**Directions:** Every entry below must be repeated exactly; skip the pictures.

Task inputs: Begin

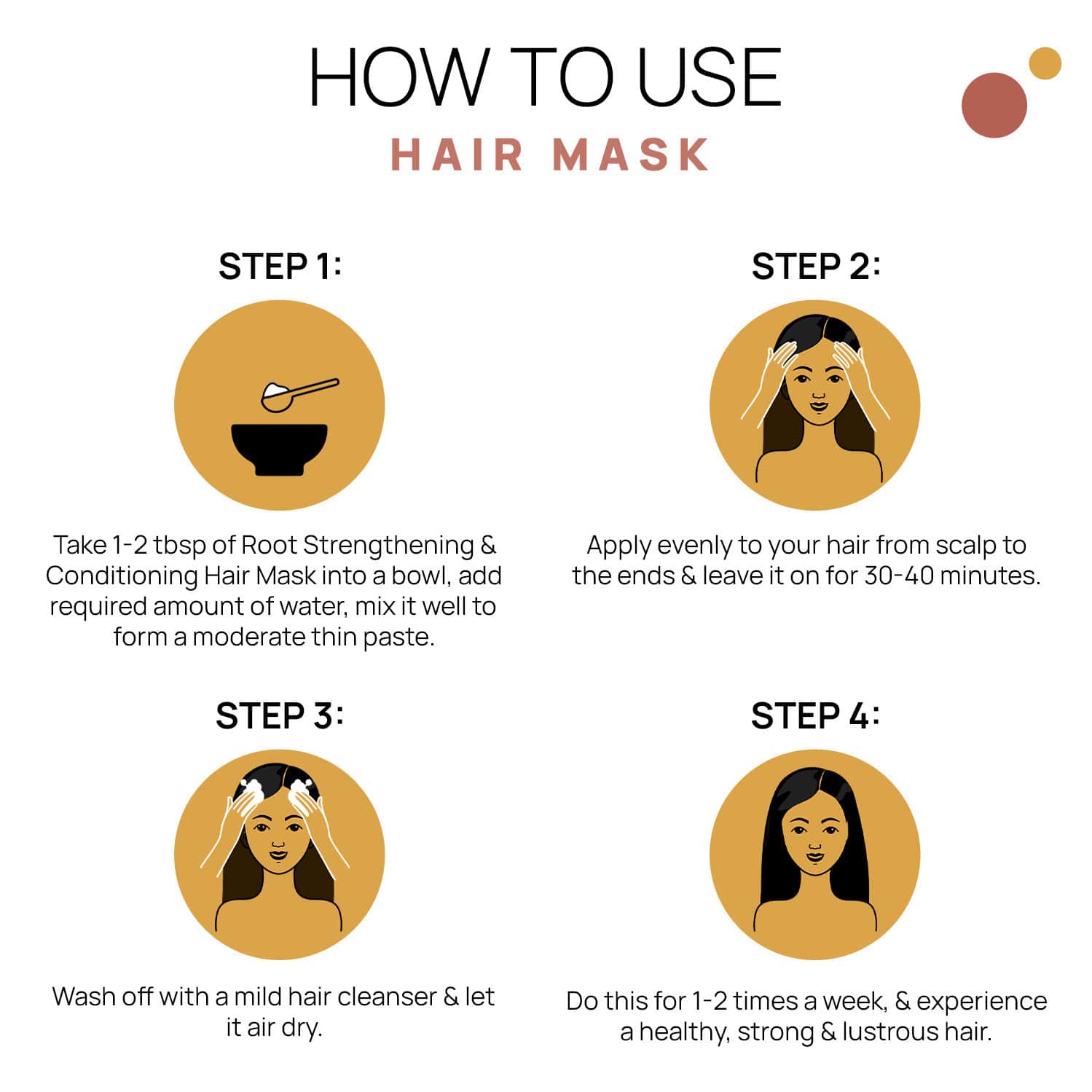 HOW TO USE
HAIR MASK

STEP 1:

Take 1-2 tbsp of Root Strengthening & Conditioning Hair Mask into a bowl, add required amount of water, mix it well to form a moderate thin paste.

STEP 2:

Apply evenly to your hair from scalp to the ends & leave it on for 30-40 minutes.

STEP 3:

Wash off with a mild hair cleanser & let it air dry.

STEP 4:

Do this for 1-2 times a week, & experience a healthy, strong & lustrous hair.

Task inputs: End

**Result:**
 HOW TO USE
HAIR MASK

STEP 1:

Take 1-2 tbsp of Root Strengthening & Conditioning Hair Mask into a bowl, add required amount of water, mix it well to form a moderate thin paste.

STEP 2:

Apply evenly to your hair from scalp to the ends & leave it on for 30-40 minutes.

STEP 3:

Wash off with a mild hair cleanser & let it air dry.

STEP 4:

Do this for 1-2 times a week, & experience a healthy, strong & lustrous hair.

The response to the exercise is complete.